Excerpt provided ▸
= = = = =
As most of you already know, in January of 2021 I am finally moving out of the Collapsing USA for good. My current plan is to live in my primary home in either Australia or New Zealand for six months, then be in Hong Kong for approximately three months, then spend approximately three months in the USA, all under a five flags model where I will not be affected (as much as normal residents) by the laws or taxes of any of these three nations.
I just got back from a two week trip where I:
– Took a long look at homes in two cities in Australia: Gold Coast and Brisbane.
– Took a long look at office space and a few apartments in Hong Kong.
In this article I will cover my methodology in terms of what I’m looking for, how I’m conducing my search, and what I found.
Criteria for My New Home
In terms of my primary home (six months a year), this is what I’m looking for, listed in no particular order:
- Tolerable, mild climate, with not a lot of rain. I live in the Pacific Northwest USA where it rains almost all year long and I can’t stand it anymore.
- Low humidity. Warm weather is fine. Warm weather + humidity is unacceptable.
= = = = =
Provided data ▸
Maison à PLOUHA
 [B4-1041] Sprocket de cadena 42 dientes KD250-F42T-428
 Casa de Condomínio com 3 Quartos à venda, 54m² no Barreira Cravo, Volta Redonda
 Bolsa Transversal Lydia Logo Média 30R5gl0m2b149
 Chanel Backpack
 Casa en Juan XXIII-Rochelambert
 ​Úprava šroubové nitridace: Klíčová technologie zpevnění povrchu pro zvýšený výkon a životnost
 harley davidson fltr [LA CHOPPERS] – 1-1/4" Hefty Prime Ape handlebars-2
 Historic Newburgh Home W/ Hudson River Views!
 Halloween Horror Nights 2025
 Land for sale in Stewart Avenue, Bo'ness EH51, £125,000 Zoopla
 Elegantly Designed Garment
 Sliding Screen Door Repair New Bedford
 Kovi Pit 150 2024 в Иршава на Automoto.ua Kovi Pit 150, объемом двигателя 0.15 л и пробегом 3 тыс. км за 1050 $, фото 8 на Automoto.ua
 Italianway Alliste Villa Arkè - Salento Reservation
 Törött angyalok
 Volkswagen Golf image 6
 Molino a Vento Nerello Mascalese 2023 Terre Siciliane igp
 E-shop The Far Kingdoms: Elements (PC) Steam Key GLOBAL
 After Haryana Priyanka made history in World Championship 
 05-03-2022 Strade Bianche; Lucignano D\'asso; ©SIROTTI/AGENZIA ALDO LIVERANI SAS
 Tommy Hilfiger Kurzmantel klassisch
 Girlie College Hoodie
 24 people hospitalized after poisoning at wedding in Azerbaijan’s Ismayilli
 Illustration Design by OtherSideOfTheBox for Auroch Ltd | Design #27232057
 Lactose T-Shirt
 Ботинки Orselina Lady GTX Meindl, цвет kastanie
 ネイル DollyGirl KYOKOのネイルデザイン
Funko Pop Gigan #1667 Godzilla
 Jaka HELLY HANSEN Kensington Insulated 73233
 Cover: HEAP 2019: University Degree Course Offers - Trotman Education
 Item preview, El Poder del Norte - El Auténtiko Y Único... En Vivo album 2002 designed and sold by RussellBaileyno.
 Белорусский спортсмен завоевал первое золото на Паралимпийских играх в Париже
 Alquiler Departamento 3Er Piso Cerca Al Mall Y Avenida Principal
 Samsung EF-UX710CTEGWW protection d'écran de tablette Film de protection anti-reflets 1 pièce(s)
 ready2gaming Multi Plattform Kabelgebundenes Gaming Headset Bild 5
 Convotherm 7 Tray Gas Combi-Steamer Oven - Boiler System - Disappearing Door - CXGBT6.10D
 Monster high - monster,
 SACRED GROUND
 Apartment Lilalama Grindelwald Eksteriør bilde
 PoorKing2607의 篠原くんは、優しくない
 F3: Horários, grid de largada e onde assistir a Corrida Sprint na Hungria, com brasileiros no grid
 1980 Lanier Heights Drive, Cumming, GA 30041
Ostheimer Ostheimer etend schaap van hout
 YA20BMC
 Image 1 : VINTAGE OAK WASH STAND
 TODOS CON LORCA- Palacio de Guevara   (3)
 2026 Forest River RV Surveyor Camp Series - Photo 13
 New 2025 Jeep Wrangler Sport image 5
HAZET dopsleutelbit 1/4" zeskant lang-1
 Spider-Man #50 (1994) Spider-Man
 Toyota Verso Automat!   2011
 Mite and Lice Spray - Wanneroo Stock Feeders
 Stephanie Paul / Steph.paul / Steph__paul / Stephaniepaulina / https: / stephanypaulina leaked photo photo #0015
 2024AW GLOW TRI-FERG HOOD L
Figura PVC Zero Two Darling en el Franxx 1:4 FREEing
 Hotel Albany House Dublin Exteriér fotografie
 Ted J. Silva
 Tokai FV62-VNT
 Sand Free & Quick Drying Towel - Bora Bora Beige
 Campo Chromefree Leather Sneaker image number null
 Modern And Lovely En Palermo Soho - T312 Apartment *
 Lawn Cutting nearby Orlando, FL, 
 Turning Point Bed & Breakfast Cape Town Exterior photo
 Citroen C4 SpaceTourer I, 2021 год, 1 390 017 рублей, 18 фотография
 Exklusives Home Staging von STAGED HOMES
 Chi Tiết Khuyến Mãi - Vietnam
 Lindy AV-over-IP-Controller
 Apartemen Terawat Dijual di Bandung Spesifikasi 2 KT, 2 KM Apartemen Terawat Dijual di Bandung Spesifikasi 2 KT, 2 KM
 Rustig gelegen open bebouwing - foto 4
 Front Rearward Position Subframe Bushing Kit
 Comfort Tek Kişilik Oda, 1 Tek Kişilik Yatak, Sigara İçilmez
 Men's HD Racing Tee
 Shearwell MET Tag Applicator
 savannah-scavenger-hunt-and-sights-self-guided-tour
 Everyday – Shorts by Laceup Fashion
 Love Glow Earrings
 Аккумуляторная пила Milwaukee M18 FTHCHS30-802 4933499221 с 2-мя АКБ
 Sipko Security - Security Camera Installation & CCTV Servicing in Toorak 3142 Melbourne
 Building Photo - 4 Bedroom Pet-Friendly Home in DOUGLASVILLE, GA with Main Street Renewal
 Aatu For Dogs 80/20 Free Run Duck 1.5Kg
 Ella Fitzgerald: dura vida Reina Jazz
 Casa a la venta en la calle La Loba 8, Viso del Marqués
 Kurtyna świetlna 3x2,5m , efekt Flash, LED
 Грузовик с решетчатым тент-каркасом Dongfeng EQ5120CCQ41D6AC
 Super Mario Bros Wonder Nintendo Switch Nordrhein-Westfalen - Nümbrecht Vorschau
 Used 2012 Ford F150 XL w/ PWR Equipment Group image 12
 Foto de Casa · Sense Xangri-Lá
= = = = =
Required actions ▸
(a) Write out the part of the relocation post that opens with the words containing "As most of you" and closes with "in Hong Kong.".
(b) Answer these from the relocation post:
(i) About how many months a year does the writer plan to spend in Hong Kong?
(ii) Which two Australian cities did the writer look at homes in?
(iii) In what region does the writer currently live?
Work from the relocation post alone, not the data.

Responses by task ▸
(a)
As most of you already know, in January of 2021 I am finally moving out of the Collapsing USA for good. My current plan is to live in my primary home in either Australia or New Zealand for six months, then be in Hong Kong for approximately three months, then spend approximately three months in the USA, all under a five flags model where I will not be affected (as much as normal residents) by the laws or taxes of any of these three nations.
I just got back from a two week trip where I:
– Took a long look at homes in two cities in Australia: Gold Coast and Brisbane.
– Took a long look at office space and a few apartments in Hong Kong.

(b)
(i) Approximately three months
(ii) Gold Coast and Brisbane
(iii) The Pacific Northwest USA